▶ **THE EXERCISE**:
Turn every line of the records below into a numbered list, leaving out blank lines. Don't include the pictures.

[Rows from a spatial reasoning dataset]
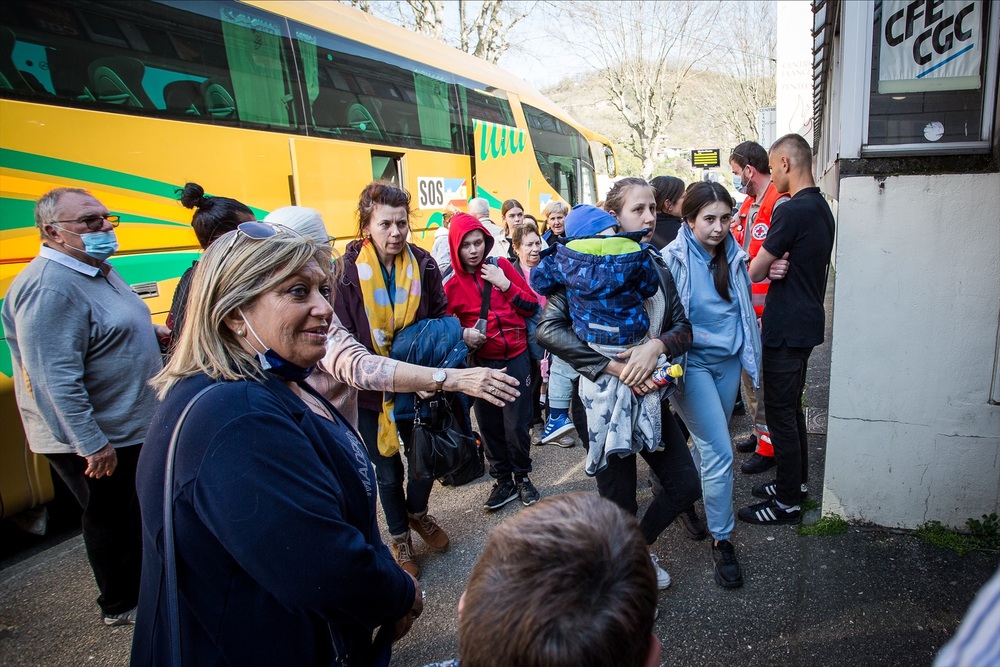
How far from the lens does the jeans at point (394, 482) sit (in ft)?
10.1

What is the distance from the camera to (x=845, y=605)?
8.68 feet

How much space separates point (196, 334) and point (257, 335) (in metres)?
0.13

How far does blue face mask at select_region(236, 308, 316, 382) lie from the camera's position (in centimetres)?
142

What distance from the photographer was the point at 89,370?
2.79 metres

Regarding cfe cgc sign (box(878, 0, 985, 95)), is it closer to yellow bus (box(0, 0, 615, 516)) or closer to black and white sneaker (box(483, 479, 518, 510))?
black and white sneaker (box(483, 479, 518, 510))

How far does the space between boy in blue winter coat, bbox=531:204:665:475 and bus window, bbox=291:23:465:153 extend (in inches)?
173

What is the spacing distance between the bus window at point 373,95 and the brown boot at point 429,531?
4229 millimetres

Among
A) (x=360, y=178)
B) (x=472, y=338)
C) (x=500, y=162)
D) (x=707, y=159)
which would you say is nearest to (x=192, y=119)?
(x=360, y=178)

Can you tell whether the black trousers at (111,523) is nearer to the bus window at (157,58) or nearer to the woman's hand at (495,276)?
the woman's hand at (495,276)

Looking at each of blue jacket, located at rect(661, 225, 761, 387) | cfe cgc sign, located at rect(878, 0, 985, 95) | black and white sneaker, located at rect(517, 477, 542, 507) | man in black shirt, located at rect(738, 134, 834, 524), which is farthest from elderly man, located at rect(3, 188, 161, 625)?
cfe cgc sign, located at rect(878, 0, 985, 95)

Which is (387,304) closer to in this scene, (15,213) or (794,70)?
(15,213)

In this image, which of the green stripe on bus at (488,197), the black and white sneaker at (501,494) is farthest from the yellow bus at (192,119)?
the black and white sneaker at (501,494)

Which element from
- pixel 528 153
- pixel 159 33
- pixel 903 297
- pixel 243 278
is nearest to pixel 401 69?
pixel 159 33

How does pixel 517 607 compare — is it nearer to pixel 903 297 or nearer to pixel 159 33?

▶ **WRITTEN SOLUTION**:
1. How far from the lens does the jeans at point (394, 482) sit (in ft)?
2. 10.1
3. What is the distance from the camera to (x=845, y=605)?
4. 8.68 feet
5. How much space separates point (196, 334) and point (257, 335) (in metres)?
6. 0.13
7. How far does blue face mask at select_region(236, 308, 316, 382) lie from the camera's position (in centimetres)?
8. 142
9. What distance from the photographer was the point at 89,370?
10. 2.79 metres
11. Regarding cfe cgc sign (box(878, 0, 985, 95)), is it closer to yellow bus (box(0, 0, 615, 516)) or closer to black and white sneaker (box(483, 479, 518, 510))?
12. black and white sneaker (box(483, 479, 518, 510))
13. How far does the space between boy in blue winter coat, bbox=531:204:665:475 and bus window, bbox=291:23:465:153 extend (in inches)?
14. 173
15. What is the spacing distance between the bus window at point 373,95 and the brown boot at point 429,531?
16. 4229 millimetres
17. Among
18. A) (x=360, y=178)
19. B) (x=472, y=338)
20. C) (x=500, y=162)
21. D) (x=707, y=159)
22. which would you say is nearest to (x=192, y=119)?
23. (x=360, y=178)
24. Can you tell whether the black trousers at (111,523) is nearer to the bus window at (157,58) or nearer to the woman's hand at (495,276)?
25. the woman's hand at (495,276)
26. Looking at each of blue jacket, located at rect(661, 225, 761, 387) | cfe cgc sign, located at rect(878, 0, 985, 95) | black and white sneaker, located at rect(517, 477, 542, 507) | man in black shirt, located at rect(738, 134, 834, 524), which is farthest from elderly man, located at rect(3, 188, 161, 625)?
27. cfe cgc sign, located at rect(878, 0, 985, 95)
28. Which is (387,304) closer to in this scene, (15,213) or (794,70)?
29. (15,213)
30. In this image, which of the green stripe on bus at (488,197), the black and white sneaker at (501,494) is farthest from the yellow bus at (192,119)?
31. the black and white sneaker at (501,494)
32. Which element from
33. - pixel 528 153
34. - pixel 159 33
35. - pixel 903 297
36. - pixel 243 278
37. is nearest to pixel 401 69?
38. pixel 159 33
39. How does pixel 517 607 compare — is it nearer to pixel 903 297 or nearer to pixel 159 33?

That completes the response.